**Record extracts**
__________

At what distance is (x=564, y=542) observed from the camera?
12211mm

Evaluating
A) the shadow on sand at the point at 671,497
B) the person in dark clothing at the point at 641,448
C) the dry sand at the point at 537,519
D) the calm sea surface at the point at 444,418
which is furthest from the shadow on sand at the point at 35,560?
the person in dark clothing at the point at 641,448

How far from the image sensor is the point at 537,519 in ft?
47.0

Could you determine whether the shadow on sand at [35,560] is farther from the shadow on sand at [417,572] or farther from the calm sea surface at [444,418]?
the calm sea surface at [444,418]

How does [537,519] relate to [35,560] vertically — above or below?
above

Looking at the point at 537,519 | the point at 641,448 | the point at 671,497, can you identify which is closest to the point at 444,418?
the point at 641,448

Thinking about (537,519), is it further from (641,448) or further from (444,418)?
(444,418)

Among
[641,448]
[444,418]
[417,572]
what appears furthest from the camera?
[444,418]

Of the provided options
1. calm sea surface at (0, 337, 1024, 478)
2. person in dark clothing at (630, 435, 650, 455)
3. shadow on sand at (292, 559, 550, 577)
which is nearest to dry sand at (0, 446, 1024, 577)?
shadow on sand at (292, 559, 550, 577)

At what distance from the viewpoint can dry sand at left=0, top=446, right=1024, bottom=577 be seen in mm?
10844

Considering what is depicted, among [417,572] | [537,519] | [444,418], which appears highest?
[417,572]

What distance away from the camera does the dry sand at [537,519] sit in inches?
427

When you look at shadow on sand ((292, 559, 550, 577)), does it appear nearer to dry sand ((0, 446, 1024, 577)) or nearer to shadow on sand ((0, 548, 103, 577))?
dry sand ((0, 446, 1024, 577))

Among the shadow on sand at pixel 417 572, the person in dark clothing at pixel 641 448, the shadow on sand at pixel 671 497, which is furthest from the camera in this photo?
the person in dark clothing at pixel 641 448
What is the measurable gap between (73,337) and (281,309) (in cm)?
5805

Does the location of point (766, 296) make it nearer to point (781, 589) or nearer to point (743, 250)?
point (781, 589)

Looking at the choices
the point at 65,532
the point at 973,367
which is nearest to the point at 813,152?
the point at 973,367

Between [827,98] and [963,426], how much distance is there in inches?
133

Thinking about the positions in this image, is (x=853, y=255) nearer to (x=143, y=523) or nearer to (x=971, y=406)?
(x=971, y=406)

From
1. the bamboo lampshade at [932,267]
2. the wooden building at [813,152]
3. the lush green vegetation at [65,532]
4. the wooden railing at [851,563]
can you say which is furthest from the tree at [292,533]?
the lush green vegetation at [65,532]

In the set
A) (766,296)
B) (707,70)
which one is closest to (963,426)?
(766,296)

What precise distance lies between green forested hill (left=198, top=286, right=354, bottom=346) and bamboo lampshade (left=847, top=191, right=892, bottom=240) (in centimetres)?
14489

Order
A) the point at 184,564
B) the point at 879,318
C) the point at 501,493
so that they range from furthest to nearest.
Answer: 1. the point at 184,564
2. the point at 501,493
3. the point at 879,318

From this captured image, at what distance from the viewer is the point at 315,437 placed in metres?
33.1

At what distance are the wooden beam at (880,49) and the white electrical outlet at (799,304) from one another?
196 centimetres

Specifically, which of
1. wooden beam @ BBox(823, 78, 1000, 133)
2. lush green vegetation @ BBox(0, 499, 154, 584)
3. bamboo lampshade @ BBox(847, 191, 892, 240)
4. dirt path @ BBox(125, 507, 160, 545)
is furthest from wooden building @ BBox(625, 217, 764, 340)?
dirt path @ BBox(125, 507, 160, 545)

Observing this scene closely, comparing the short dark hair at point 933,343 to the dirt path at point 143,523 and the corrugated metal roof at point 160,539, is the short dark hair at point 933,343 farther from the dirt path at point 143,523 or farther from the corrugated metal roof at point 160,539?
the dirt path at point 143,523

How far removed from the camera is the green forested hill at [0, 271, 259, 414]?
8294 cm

__________

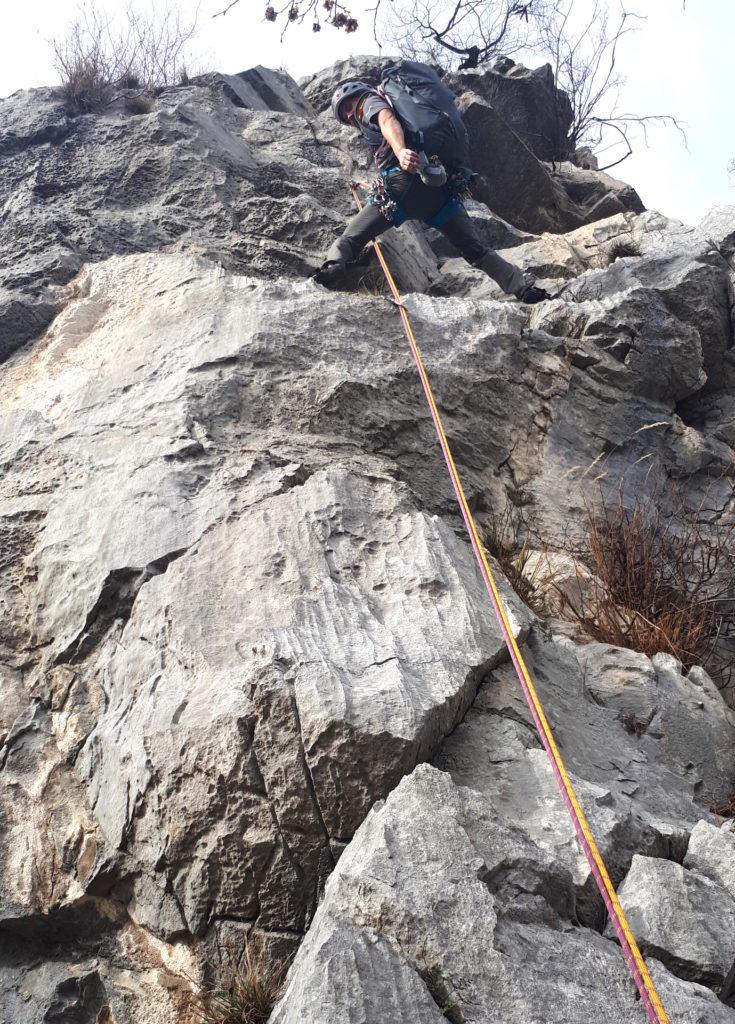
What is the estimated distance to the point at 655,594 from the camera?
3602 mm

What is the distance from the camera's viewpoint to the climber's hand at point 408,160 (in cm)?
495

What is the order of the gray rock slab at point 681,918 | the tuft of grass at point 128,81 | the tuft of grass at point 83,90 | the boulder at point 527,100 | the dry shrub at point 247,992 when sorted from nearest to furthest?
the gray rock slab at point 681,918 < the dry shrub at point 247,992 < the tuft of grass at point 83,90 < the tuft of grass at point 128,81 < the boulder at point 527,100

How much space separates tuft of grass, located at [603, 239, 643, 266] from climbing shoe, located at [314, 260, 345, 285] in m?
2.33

__________

**Brief**
Please copy the records starting at the line that contains "What precise distance" and ending at the line that contains "196 centimetres", both of those lines included.

**Solved problem**
What precise distance lies between green forested hill (left=198, top=286, right=354, bottom=346) and bamboo lampshade (left=847, top=191, right=892, bottom=240) (in centimetres)?
14489

Order
A) the point at 184,564
B) the point at 879,318
C) the point at 501,493
so that they range from furthest to nearest.
Answer: 1. the point at 184,564
2. the point at 501,493
3. the point at 879,318

From this captured image, at what distance from the viewer is the point at 315,437 placed in metres?
33.1

At what distance are the wooden beam at (880,49) and the white electrical outlet at (799,304) from one another?
196 centimetres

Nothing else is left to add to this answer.